The Qwen3 MoE model (and all other MoE models) in HF Transformers is notoriously slow, because it uses a for loop to access the experts. The purpose of this repo is to fine-tune Qwen3-30B-A3B on a single GPU with 24GB VRAM and achieve high throughput. The implementation is compatible with the HF Transformers ecosystem, such as LoRA, bitsandbytes 4-bit quantization, and Unsloth. See example_train_30b_a3b_unsloth.py
for the usage.
The critical part is to implement the moe_fused_linear
function:
output[b, o] = sum_i weight[selected_experts[b], o, i] * input[b, i]
There are already several good implementations, such as triton-kernels, llama.cpp, vLLM, fanshiqing/grouped_gemm. torch._grouped_mm
is also being implemented. We need to sort input
by the experts to improve the memory coalescence of weight
, and more optimizations are explained in https://pytorch.org/blog/accelerating-moes-with-a-triton-persistent-cache-aware-grouped-gemm-kernel/
The implementation in this repo is largely based on the MoE kernel in Unsloth, which is based on the Triton grouped GEMM. I've added strides, masks, and autotune configs for small or 'thin' matrices, which are needed for LoRA.
I aim to keep the code readable and easy to follow. I only used the most mature features of Triton, such as load and store, rather than things like TMA and swizzle. I've benchmarked it on RTX 3080 and it's close to the theoretical fp16 and bf16 performance.
The LoRA for the fused linear layer is defined by first creating a LoRA for the linear layer in each expert, then stack them along the experts dimension. For the weight tensor with shape (num_experts, out_features, in_features)
, the two LoRA weights have shape lora_A: (num_experts, lora_rank, in_features), lora_B: (num_experts, out_features, lora_rank)
. Therefore, we can losslessly convert between the fused and the unfused formats, and a previously trained LoRA can continue to be trained.
The functions in qwen3_moe_fused/convert.py
can convert a model or a LoRA between the fused and the unfused formats.
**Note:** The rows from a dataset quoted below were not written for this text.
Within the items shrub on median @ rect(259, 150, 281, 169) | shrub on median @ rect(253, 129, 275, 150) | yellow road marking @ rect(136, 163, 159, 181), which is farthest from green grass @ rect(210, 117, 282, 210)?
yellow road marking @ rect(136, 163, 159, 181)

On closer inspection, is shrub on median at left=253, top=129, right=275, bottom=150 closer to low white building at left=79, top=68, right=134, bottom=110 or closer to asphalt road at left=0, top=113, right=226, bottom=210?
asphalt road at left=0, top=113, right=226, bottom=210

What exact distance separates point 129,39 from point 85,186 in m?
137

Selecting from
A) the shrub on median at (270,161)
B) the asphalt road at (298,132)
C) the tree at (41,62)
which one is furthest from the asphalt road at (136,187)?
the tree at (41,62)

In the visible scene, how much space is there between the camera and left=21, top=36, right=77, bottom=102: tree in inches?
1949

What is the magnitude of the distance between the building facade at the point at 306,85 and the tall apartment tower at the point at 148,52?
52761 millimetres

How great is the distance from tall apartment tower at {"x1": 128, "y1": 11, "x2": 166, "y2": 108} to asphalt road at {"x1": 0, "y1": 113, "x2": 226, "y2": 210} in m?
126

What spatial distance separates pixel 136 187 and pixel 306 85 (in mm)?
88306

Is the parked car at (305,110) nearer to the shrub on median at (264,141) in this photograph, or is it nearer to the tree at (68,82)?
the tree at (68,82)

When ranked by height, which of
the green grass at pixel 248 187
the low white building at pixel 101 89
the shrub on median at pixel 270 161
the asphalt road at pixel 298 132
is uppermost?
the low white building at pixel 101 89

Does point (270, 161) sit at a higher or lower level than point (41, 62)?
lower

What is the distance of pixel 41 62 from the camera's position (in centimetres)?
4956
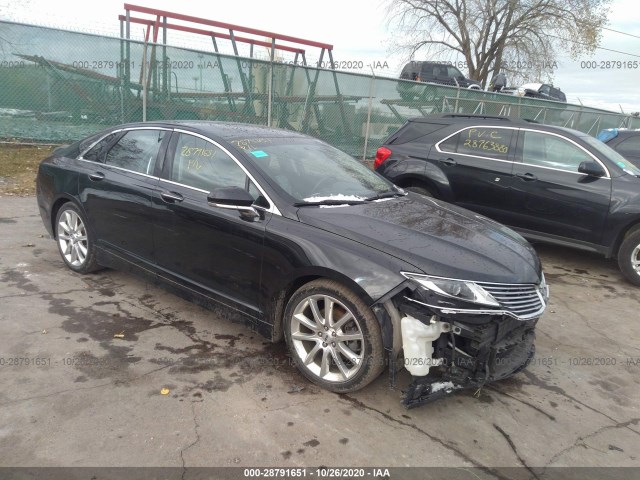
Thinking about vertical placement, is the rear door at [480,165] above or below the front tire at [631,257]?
above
After you train a LoRA in the fused format, you can convert it to the unfused format, then convert it to other formats such as GGUF. llama.cpp already supports this kind of LoRA. Support in vLLM is being implemented, see vllm-project/vllm#21229
- Convert GGUF Q4 with Unsloth Dynamic (UD) quantization (such as https://huggingface.co/unsloth/Qwen3-30B-A3B-Instruct-2507-GGUF ) to the fused bnb format, and see if it has higher intelligence than the regular bnb 4-bit.
- This should work with Qwen3-Next with minimal modification. I haven't started trying this, but feel free to ask if you need it.
- Multi-GPU support. I don't have multiple GPUs at home so I'm not focusing on this. It works with HF Accelerate, see #1 (comment) . It should be straightforward to do data parallel and model/pipeline parallel. If you use Unsloth, you can follow https://docs.unsloth.ai/basics/multi-gpu-training-with-unsloth . Feel free to ask if you see any error.
- Fuse 4-bit dequant and MoE linear, see
qwen3_moe_fused/quantize/layer.py
. Currently I've written a kernel inqwen3_moe_fused/grouped_gemm/forward_4bit.py
but it's slower than the unfused version when the batch size is large.
The files in qwen3_moe_fused/grouped_gemm/
are modified from the Unsloth MoE kernels so they are AGPLv3 licensed, see the explanation. For more robust and performant integration, it's possible to use the MIT licensed triton-kernels as an alternative.
The rest of this repo, including files modified from Transformers, PEFT, and bitsandbytes, are Apache-2.0 licensed.